Rows of spatial question data
====

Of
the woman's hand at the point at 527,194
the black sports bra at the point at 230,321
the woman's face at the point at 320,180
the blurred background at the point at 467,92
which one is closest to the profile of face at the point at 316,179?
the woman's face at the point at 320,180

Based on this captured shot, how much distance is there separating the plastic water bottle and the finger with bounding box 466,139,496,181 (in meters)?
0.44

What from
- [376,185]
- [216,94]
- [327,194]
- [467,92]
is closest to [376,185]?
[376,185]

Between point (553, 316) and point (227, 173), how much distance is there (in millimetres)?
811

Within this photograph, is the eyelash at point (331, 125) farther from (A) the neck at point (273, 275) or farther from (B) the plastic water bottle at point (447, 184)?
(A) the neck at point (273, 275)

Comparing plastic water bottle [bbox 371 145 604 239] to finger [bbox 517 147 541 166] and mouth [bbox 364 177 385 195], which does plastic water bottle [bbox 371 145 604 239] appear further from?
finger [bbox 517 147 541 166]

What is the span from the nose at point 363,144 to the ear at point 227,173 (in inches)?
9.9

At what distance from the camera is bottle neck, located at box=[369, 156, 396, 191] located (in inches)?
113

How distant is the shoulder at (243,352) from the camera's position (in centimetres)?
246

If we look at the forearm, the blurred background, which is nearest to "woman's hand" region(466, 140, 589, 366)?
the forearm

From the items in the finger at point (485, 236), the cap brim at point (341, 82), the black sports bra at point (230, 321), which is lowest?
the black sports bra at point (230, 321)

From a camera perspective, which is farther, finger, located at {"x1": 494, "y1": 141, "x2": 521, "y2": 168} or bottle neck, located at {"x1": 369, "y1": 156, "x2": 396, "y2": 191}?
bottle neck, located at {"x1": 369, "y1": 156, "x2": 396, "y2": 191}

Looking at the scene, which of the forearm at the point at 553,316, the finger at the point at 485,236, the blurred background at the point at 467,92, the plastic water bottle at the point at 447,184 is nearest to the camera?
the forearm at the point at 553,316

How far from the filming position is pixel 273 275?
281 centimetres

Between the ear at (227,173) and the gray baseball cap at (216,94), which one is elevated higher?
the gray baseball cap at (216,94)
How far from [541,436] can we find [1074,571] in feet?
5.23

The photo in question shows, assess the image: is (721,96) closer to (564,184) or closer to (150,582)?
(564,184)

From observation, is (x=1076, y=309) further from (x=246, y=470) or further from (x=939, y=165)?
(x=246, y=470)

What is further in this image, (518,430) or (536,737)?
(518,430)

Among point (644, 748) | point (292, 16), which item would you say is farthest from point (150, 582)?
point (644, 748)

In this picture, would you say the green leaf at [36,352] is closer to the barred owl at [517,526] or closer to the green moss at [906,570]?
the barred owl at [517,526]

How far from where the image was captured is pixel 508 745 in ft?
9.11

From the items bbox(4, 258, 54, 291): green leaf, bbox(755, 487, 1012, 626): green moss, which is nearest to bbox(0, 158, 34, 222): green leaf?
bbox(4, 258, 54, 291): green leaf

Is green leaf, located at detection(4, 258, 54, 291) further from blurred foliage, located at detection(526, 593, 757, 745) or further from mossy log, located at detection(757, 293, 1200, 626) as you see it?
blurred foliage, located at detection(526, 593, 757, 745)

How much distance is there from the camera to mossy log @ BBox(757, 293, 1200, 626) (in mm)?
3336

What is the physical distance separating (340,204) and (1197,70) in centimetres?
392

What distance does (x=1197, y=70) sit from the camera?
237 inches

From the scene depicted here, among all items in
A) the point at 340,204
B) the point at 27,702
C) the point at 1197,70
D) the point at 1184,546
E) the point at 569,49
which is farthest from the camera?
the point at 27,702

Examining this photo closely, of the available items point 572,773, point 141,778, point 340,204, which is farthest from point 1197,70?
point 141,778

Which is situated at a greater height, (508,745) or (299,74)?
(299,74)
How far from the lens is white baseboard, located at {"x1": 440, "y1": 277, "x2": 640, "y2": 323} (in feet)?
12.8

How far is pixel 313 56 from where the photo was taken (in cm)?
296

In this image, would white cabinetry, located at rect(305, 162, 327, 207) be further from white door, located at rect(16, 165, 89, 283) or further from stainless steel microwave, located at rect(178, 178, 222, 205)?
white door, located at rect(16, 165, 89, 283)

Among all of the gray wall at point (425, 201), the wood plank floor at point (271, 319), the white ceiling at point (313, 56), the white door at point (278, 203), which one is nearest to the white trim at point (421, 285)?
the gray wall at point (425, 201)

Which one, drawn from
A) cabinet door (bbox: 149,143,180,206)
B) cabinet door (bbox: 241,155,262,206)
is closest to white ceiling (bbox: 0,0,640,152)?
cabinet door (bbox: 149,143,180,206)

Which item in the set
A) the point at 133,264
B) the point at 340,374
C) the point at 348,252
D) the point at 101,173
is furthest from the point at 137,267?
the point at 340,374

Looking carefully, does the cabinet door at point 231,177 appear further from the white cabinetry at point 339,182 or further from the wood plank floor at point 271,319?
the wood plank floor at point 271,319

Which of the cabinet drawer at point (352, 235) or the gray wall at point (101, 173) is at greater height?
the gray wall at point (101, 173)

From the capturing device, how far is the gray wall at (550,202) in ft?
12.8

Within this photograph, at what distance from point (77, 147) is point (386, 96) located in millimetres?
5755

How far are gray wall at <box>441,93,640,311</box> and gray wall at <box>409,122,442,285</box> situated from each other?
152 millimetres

====

Problem statement
Copy out all the rows above, replacing "plastic water bottle" with "sports drink bottle" wherever it appears and keeping everything else the same.

Complete answer
Of
the woman's hand at the point at 527,194
the black sports bra at the point at 230,321
the woman's face at the point at 320,180
the blurred background at the point at 467,92
which one is closest to the profile of face at the point at 316,179?
the woman's face at the point at 320,180

Based on this captured shot, how much distance is there separating the sports drink bottle and the finger with bounding box 466,139,496,181 (in meters)?
0.44

What from
- [376,185]
- [216,94]
- [327,194]
- [467,92]
is closest to [376,185]?
[376,185]

Between point (553, 316) and point (227, 173), how much distance is there (in millimetres)?
811

Within this photograph, is the eyelash at point (331, 125) farther from (A) the neck at point (273, 275) or farther from (B) the sports drink bottle at point (447, 184)?
(A) the neck at point (273, 275)

Comparing sports drink bottle [bbox 371 145 604 239] to finger [bbox 517 147 541 166] and mouth [bbox 364 177 385 195], which does sports drink bottle [bbox 371 145 604 239] appear further from?
finger [bbox 517 147 541 166]

What is the span from the nose at point 363,144 to the ear at point 227,173 (in inches)?
9.9

At what distance from the camera is bottle neck, located at box=[369, 156, 396, 191] located (in inches)?
113

How distant is the shoulder at (243,352) from the camera's position (in centimetres)?
246

If we look at the forearm, the blurred background, which is nearest to "woman's hand" region(466, 140, 589, 366)?
the forearm

From the items in the finger at point (485, 236), the cap brim at point (341, 82), the black sports bra at point (230, 321), which is lowest?
the black sports bra at point (230, 321)

From a camera perspective, which is farther, finger, located at {"x1": 494, "y1": 141, "x2": 521, "y2": 168} or bottle neck, located at {"x1": 369, "y1": 156, "x2": 396, "y2": 191}?
bottle neck, located at {"x1": 369, "y1": 156, "x2": 396, "y2": 191}

Looking at the scene, which of the forearm at the point at 553,316, the finger at the point at 485,236, the blurred background at the point at 467,92, the sports drink bottle at the point at 447,184 is nearest to the camera?
the forearm at the point at 553,316

How far from the filming position is pixel 273 275?
281 centimetres

Between the ear at (227,173) and the gray baseball cap at (216,94), which one is elevated higher?
the gray baseball cap at (216,94)
How far from [541,436] can we find [1074,571] in feet?
5.23

The photo in question shows, assess the image: is (721,96) closer to (564,184) or closer to (150,582)?
(564,184)

From observation, is (x=1076, y=309) further from (x=246, y=470) or further from (x=939, y=165)?
(x=246, y=470)

What is further in this image, (518,430) or (536,737)?
(518,430)

Among point (644, 748) | point (292, 16), which item would you say is farthest from point (150, 582)?
point (644, 748)

In this picture, would you say the green leaf at [36,352] is closer to the barred owl at [517,526] or closer to the green moss at [906,570]?
the barred owl at [517,526]

How far from where the image was captured is pixel 508 745 in ft?
9.11

From the items bbox(4, 258, 54, 291): green leaf, bbox(755, 487, 1012, 626): green moss, which is nearest to bbox(0, 158, 34, 222): green leaf?
bbox(4, 258, 54, 291): green leaf

Is green leaf, located at detection(4, 258, 54, 291) further from blurred foliage, located at detection(526, 593, 757, 745) or further from mossy log, located at detection(757, 293, 1200, 626) as you see it?
blurred foliage, located at detection(526, 593, 757, 745)

How much distance is there from the camera to mossy log @ BBox(757, 293, 1200, 626) (in mm)?
3336

What is the physical distance separating (340,204) and (1197,70) in centimetres?
392

What distance does (x=1197, y=70) sit from the camera?
237 inches

From the scene depicted here, among all items in
A) the point at 340,204
B) the point at 27,702
C) the point at 1197,70
D) the point at 1184,546
E) the point at 569,49
which is farthest from the camera?
the point at 27,702

Examining this photo closely, of the available items point 572,773, point 141,778, point 340,204, which is farthest from point 1197,70?
point 141,778

Which is situated at a greater height, (508,745) or (299,74)?
(299,74)
How far from the lens is white baseboard, located at {"x1": 440, "y1": 277, "x2": 640, "y2": 323} (in feet)?
12.8

How far is pixel 313 56 from where the photo was taken (in cm)?
296

In this image, would white cabinetry, located at rect(305, 162, 327, 207) be further from white door, located at rect(16, 165, 89, 283) or further from stainless steel microwave, located at rect(178, 178, 222, 205)?
white door, located at rect(16, 165, 89, 283)

Among all of the gray wall at point (425, 201), the wood plank floor at point (271, 319), the white ceiling at point (313, 56), the white door at point (278, 203), which one is nearest to the white trim at point (421, 285)?
the gray wall at point (425, 201)

Which one, drawn from
A) cabinet door (bbox: 149,143,180,206)
B) cabinet door (bbox: 241,155,262,206)
is closest to white ceiling (bbox: 0,0,640,152)?
cabinet door (bbox: 149,143,180,206)

Which item in the set
A) the point at 133,264
B) the point at 340,374
C) the point at 348,252
D) the point at 101,173
is furthest from the point at 137,267?
the point at 340,374

Looking carefully, does the cabinet door at point 231,177 appear further from the white cabinetry at point 339,182 or further from the wood plank floor at point 271,319?
the wood plank floor at point 271,319

Which of the cabinet drawer at point (352, 235) or the gray wall at point (101, 173) is at greater height?
the gray wall at point (101, 173)

From the capturing device, how far is the gray wall at (550,202) in ft?
12.8

Within this photograph, at what distance from point (77, 147) is point (386, 96) located in millimetres?
5755

How far are gray wall at <box>441,93,640,311</box> and gray wall at <box>409,122,442,285</box> situated from each other?
152 millimetres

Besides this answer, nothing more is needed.